§ TASKS TO PERFORM
1. In the passage on the Ombudsman's office, why is it rare for an action for judicial review against the office to succeed?
2. Resume the passage on complainants and the Ombudsman's office, picking up right after its final sentence.
═════ PASSAGE TO READ
Another part of the picture that warrants mention is the mechanisms beyond the Ombudsman’s office that can be used by a person to persist with their grievance and to impose an added burden on the office.  One such practice is for the person to make a request under the Freedom of Information Act 1982 (Cth) for access to their complaint file.  The Ombudsman is in no different position to other agencies that are subject to the FOI Act, but there can be special difficulties.  Chief among these is that the Ombudsman clientele can by nature be quarrelsome and sceptical of the decision given to them.  Thus, for example, they may not accept that the office has fully or honestly identified all the documents on their file.  If, as is common, there are documents on file that came from another agency, the person may dispute the Ombudsman’s decision to transfer that part of their request to the other agency.  Occasionally the person will make repeated FOI requests, which can become a self-generating cycle because new documents are necessarily created every time a new request is made.  As discussed below, some Ombudsman offices in Australia are exempt from the FOI Act, essentially to reduce the chance of a ‘dispute about disputes’.

 

Another practice is to commence an action for judicial review against the decision of the office to cease an investigation.  Once again, it is conventional and consonant with the rule of law that Ombudsman offices are subject to judicial review.  But it is probable that they become involved in a proportionately higher number of legal disputes than many other government agencies of the same size.  It can be a considerable drain on a small agency to defend an action for judicial review.  It is rare for an action to succeed, because of the breadth of discretion available to the office to decide what to investigate and how to do so.[2]  To that extent at least an action for judicial review can be distracting rather than educative.
══════════
═════ DATA SUPPLIED
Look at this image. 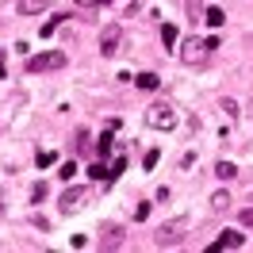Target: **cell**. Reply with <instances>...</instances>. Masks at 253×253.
Masks as SVG:
<instances>
[{"label":"cell","instance_id":"1","mask_svg":"<svg viewBox=\"0 0 253 253\" xmlns=\"http://www.w3.org/2000/svg\"><path fill=\"white\" fill-rule=\"evenodd\" d=\"M219 50V39H196V35H188L180 46H176V54H180V62L192 65V69H200V65L211 62V54Z\"/></svg>","mask_w":253,"mask_h":253},{"label":"cell","instance_id":"2","mask_svg":"<svg viewBox=\"0 0 253 253\" xmlns=\"http://www.w3.org/2000/svg\"><path fill=\"white\" fill-rule=\"evenodd\" d=\"M146 123L154 126V130H173L176 126V108L173 104H150V108H146Z\"/></svg>","mask_w":253,"mask_h":253},{"label":"cell","instance_id":"3","mask_svg":"<svg viewBox=\"0 0 253 253\" xmlns=\"http://www.w3.org/2000/svg\"><path fill=\"white\" fill-rule=\"evenodd\" d=\"M62 65H65L62 50H42V54L27 58V73H50V69H62Z\"/></svg>","mask_w":253,"mask_h":253},{"label":"cell","instance_id":"4","mask_svg":"<svg viewBox=\"0 0 253 253\" xmlns=\"http://www.w3.org/2000/svg\"><path fill=\"white\" fill-rule=\"evenodd\" d=\"M88 200H92V188H84V184H81V188H65L62 200H58V207H62L65 215H77V211L88 204Z\"/></svg>","mask_w":253,"mask_h":253},{"label":"cell","instance_id":"5","mask_svg":"<svg viewBox=\"0 0 253 253\" xmlns=\"http://www.w3.org/2000/svg\"><path fill=\"white\" fill-rule=\"evenodd\" d=\"M180 238H184V219H173V222H165V226L154 230V242H158V246H176Z\"/></svg>","mask_w":253,"mask_h":253},{"label":"cell","instance_id":"6","mask_svg":"<svg viewBox=\"0 0 253 253\" xmlns=\"http://www.w3.org/2000/svg\"><path fill=\"white\" fill-rule=\"evenodd\" d=\"M119 39H123V27H119V23H108V27L100 31V54H115V50H119Z\"/></svg>","mask_w":253,"mask_h":253},{"label":"cell","instance_id":"7","mask_svg":"<svg viewBox=\"0 0 253 253\" xmlns=\"http://www.w3.org/2000/svg\"><path fill=\"white\" fill-rule=\"evenodd\" d=\"M246 242V234H238V230H222L215 242H211V250H238Z\"/></svg>","mask_w":253,"mask_h":253},{"label":"cell","instance_id":"8","mask_svg":"<svg viewBox=\"0 0 253 253\" xmlns=\"http://www.w3.org/2000/svg\"><path fill=\"white\" fill-rule=\"evenodd\" d=\"M50 0H16V12L19 16H39V12H46Z\"/></svg>","mask_w":253,"mask_h":253},{"label":"cell","instance_id":"9","mask_svg":"<svg viewBox=\"0 0 253 253\" xmlns=\"http://www.w3.org/2000/svg\"><path fill=\"white\" fill-rule=\"evenodd\" d=\"M119 246H123V230H119V226H108L104 238H100V250H119Z\"/></svg>","mask_w":253,"mask_h":253},{"label":"cell","instance_id":"10","mask_svg":"<svg viewBox=\"0 0 253 253\" xmlns=\"http://www.w3.org/2000/svg\"><path fill=\"white\" fill-rule=\"evenodd\" d=\"M184 8H188V23H204V0H184Z\"/></svg>","mask_w":253,"mask_h":253},{"label":"cell","instance_id":"11","mask_svg":"<svg viewBox=\"0 0 253 253\" xmlns=\"http://www.w3.org/2000/svg\"><path fill=\"white\" fill-rule=\"evenodd\" d=\"M134 84H138V88H146V92H154V88L161 84V77H158V73H138V77H134Z\"/></svg>","mask_w":253,"mask_h":253},{"label":"cell","instance_id":"12","mask_svg":"<svg viewBox=\"0 0 253 253\" xmlns=\"http://www.w3.org/2000/svg\"><path fill=\"white\" fill-rule=\"evenodd\" d=\"M204 23H207V27H222V23H226V16H222V8H215V4H211V8L204 12Z\"/></svg>","mask_w":253,"mask_h":253},{"label":"cell","instance_id":"13","mask_svg":"<svg viewBox=\"0 0 253 253\" xmlns=\"http://www.w3.org/2000/svg\"><path fill=\"white\" fill-rule=\"evenodd\" d=\"M215 176H219V180H234L238 169L230 165V161H219V165H215Z\"/></svg>","mask_w":253,"mask_h":253},{"label":"cell","instance_id":"14","mask_svg":"<svg viewBox=\"0 0 253 253\" xmlns=\"http://www.w3.org/2000/svg\"><path fill=\"white\" fill-rule=\"evenodd\" d=\"M161 42H165L169 50L176 46V23H165V27H161Z\"/></svg>","mask_w":253,"mask_h":253},{"label":"cell","instance_id":"15","mask_svg":"<svg viewBox=\"0 0 253 253\" xmlns=\"http://www.w3.org/2000/svg\"><path fill=\"white\" fill-rule=\"evenodd\" d=\"M88 173H92V180H115V176H111V169H104L100 161H92V165H88Z\"/></svg>","mask_w":253,"mask_h":253},{"label":"cell","instance_id":"16","mask_svg":"<svg viewBox=\"0 0 253 253\" xmlns=\"http://www.w3.org/2000/svg\"><path fill=\"white\" fill-rule=\"evenodd\" d=\"M226 207H230V196H226V192H215V196H211V211H226Z\"/></svg>","mask_w":253,"mask_h":253},{"label":"cell","instance_id":"17","mask_svg":"<svg viewBox=\"0 0 253 253\" xmlns=\"http://www.w3.org/2000/svg\"><path fill=\"white\" fill-rule=\"evenodd\" d=\"M111 146H115V138H111V130H104L100 142H96V150H100V154H111Z\"/></svg>","mask_w":253,"mask_h":253},{"label":"cell","instance_id":"18","mask_svg":"<svg viewBox=\"0 0 253 253\" xmlns=\"http://www.w3.org/2000/svg\"><path fill=\"white\" fill-rule=\"evenodd\" d=\"M158 161H161V154H158V150H146V158H142V165H146V169H154Z\"/></svg>","mask_w":253,"mask_h":253},{"label":"cell","instance_id":"19","mask_svg":"<svg viewBox=\"0 0 253 253\" xmlns=\"http://www.w3.org/2000/svg\"><path fill=\"white\" fill-rule=\"evenodd\" d=\"M222 111H226L230 119H238V115H242V111H238V104H234V100H222Z\"/></svg>","mask_w":253,"mask_h":253},{"label":"cell","instance_id":"20","mask_svg":"<svg viewBox=\"0 0 253 253\" xmlns=\"http://www.w3.org/2000/svg\"><path fill=\"white\" fill-rule=\"evenodd\" d=\"M58 19H62V16H54V19H50V23H42V39H50V35L58 31Z\"/></svg>","mask_w":253,"mask_h":253},{"label":"cell","instance_id":"21","mask_svg":"<svg viewBox=\"0 0 253 253\" xmlns=\"http://www.w3.org/2000/svg\"><path fill=\"white\" fill-rule=\"evenodd\" d=\"M242 226H246V230H253V207H242Z\"/></svg>","mask_w":253,"mask_h":253},{"label":"cell","instance_id":"22","mask_svg":"<svg viewBox=\"0 0 253 253\" xmlns=\"http://www.w3.org/2000/svg\"><path fill=\"white\" fill-rule=\"evenodd\" d=\"M134 219H138V222L150 219V204H138V207H134Z\"/></svg>","mask_w":253,"mask_h":253},{"label":"cell","instance_id":"23","mask_svg":"<svg viewBox=\"0 0 253 253\" xmlns=\"http://www.w3.org/2000/svg\"><path fill=\"white\" fill-rule=\"evenodd\" d=\"M39 165H42V169H46V165H54V150H42V154H39Z\"/></svg>","mask_w":253,"mask_h":253},{"label":"cell","instance_id":"24","mask_svg":"<svg viewBox=\"0 0 253 253\" xmlns=\"http://www.w3.org/2000/svg\"><path fill=\"white\" fill-rule=\"evenodd\" d=\"M119 173H126V158H115V165H111V176H119Z\"/></svg>","mask_w":253,"mask_h":253},{"label":"cell","instance_id":"25","mask_svg":"<svg viewBox=\"0 0 253 253\" xmlns=\"http://www.w3.org/2000/svg\"><path fill=\"white\" fill-rule=\"evenodd\" d=\"M73 173H77V165H73V161H65V165H62V180H69Z\"/></svg>","mask_w":253,"mask_h":253},{"label":"cell","instance_id":"26","mask_svg":"<svg viewBox=\"0 0 253 253\" xmlns=\"http://www.w3.org/2000/svg\"><path fill=\"white\" fill-rule=\"evenodd\" d=\"M0 81H4V54H0Z\"/></svg>","mask_w":253,"mask_h":253},{"label":"cell","instance_id":"27","mask_svg":"<svg viewBox=\"0 0 253 253\" xmlns=\"http://www.w3.org/2000/svg\"><path fill=\"white\" fill-rule=\"evenodd\" d=\"M250 115H253V100H250Z\"/></svg>","mask_w":253,"mask_h":253},{"label":"cell","instance_id":"28","mask_svg":"<svg viewBox=\"0 0 253 253\" xmlns=\"http://www.w3.org/2000/svg\"><path fill=\"white\" fill-rule=\"evenodd\" d=\"M100 4H108V0H100Z\"/></svg>","mask_w":253,"mask_h":253}]
</instances>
══════════
§ ANSWERS PER TASK
1. Because of the breadth of discretion available to the office to decide what to investigate and how to do so.

2.
Some complainants who are dissatisfied with the Ombudsman’s handling of their complaint also take their grievance to another forum.  The Commonwealth Ombudsman is within the portfolio of the Prime Minister, and probably once a month a person complains to the PM.  The response is the same on each occasion, that the Ombudsman is an independent agency and is not subject to the PM’s direction or review; briefing the PM’s department on the complaint nevertheless takes time.  Some complainants likewise take their grievance with the Ombudsman to their local member of parliament.  This is usually more taxing for the office, because MP’s can become more engaged – sometimes in spirited debate – in taking up the cause of an aggrieved constituent.

 

Another avenue for complainants, more as a threat than a disturbance, is to assert that they will expose the office to the media, especially a current affairs program.  If this threat is followed through as often as it is made, it apparently achieves little response from the media.  Occasionally, however, a journalist does take up a person’s cause, and the main difficulty for the Ombudsman’s office is in explaining to a journalist that there are formidable privacy and secrecy constraints that make it difficult for the office to discuss the case.[3]

 

The case for change

 

There is it seems a widespread view in the Ombudsman world that unreasonable complainant conduct is a problem, perhaps a growing problem.  The project noted earlier that is being conducted by five Ombudsman offices in Australia is a sign of this concern.  Some offices have recently highlighted the issue in their reports or publications.[4]  The issue is commonly discussed at meetings both within and among Ombudsman offices.  There are equally many signs in the wider community of a growing concern.  There is an emerging body of literature on the topic, spanning many disciplines including law, psychiatry and public administration.  The popular use of a new descriptive noun – ‘querulent’ – aptly captures the current trend.

 

The main burden that unreasonable complainant conduct imposes on Ombudsman offices is the time that is taken to deal with issues that could have been resolved more simply or definitively.  This burden can be felt particularly at senior levels in the office, because unresolved and disputed cases gradually ascend through the office.  Added to this is a distinctive feature of Ombudsman offices, that the title of the office holder is also the name of the institution; this spurs some complainants to insist that the Ombudsman handle their case personally.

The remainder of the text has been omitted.